Reading text:
◆ ◆ ◆ ◆ ◆ ◆ ◆
The Rubin Institute, founded in 2011 by Stephen and Cynthia Rubin, was designed to advance the art and science of music criticism. The Big Bang idea behind it was that music criticism is failing because it’s tuned to reaction rather than reflection. Too often critics possess neither the technical knowledge to judge a performance or the intellectual rigor and sensibility to cast it in a cultural context — nor, one might add, the ability to deliver some abstraction, some revelation about the play between mind and sound.
The Institute is allied with the San Francisco Conservatory of Music, which hosts a, four-day symposium every other year. This year the group included 17 fellows — nine women and eight men. Two awards are given. One is the $10,000 Rubin Prize in Music Criticism. The other, a $1,000 award is named the Everyone’s a Critic Audience Review.
A writers’ panel, which worked with the fellows and judged their work, included six critics at the top of the profession: Alex Ross with The New Yorker; Anne Midgette from the Washington Post; Heidi Waleson at the Wall Street Journal; John Rockwell, former editor of The New York Times Sunday Arts & Leisure section; Joshua Kosman at the San Francisco Chronicle; and Tim Page, a Pulitzer Prize winner formerly at the Washington Post, now a professor at USC.
◆ ◆ ◆ ◆ ◆ ◆ ◆
Exercise instructions: Copy word for word the passage from the Rubin Institute text starting at "The Institute is" and ending at "Critic Audience Review.".

Input data:
◆ ◆ ◆ ◆ ◆ ◆ ◆
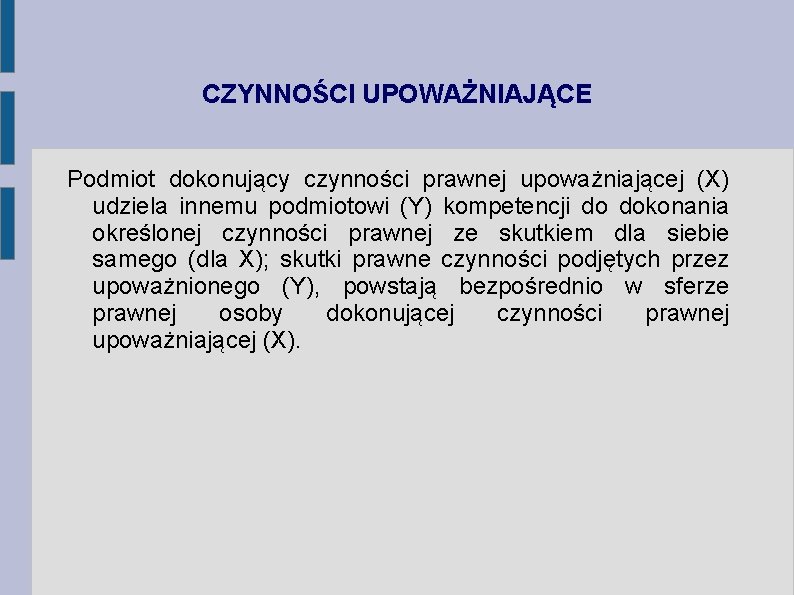 CZYNNOŚCI UPOWAŻNIAJĄCE

Podmiot dokonujący czynności prawnej upoważniającej (X) udziela innemu podmiotowi (Y) kompetencji do dokonania określonej czynności prawnej ze skutkiem dla siebie samego (dla X); skutki prawne czynności podjętych przez upoważnionego (Y), powstają bezpośrednio w sferze prawnej osoby dokonującej czynności prawnej upoważniającej (X).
◆ ◆ ◆ ◆ ◆ ◆ ◆
Output for this task:
The Institute is allied with the San Francisco Conservatory of Music, which hosts a, four-day symposium every other year. This year the group included 17 fellows — nine women and eight men. Two awards are given. One is the $10,000 Rubin Prize in Music Criticism. The other, a $1,000 award is named the Everyone’s a Critic Audience Review.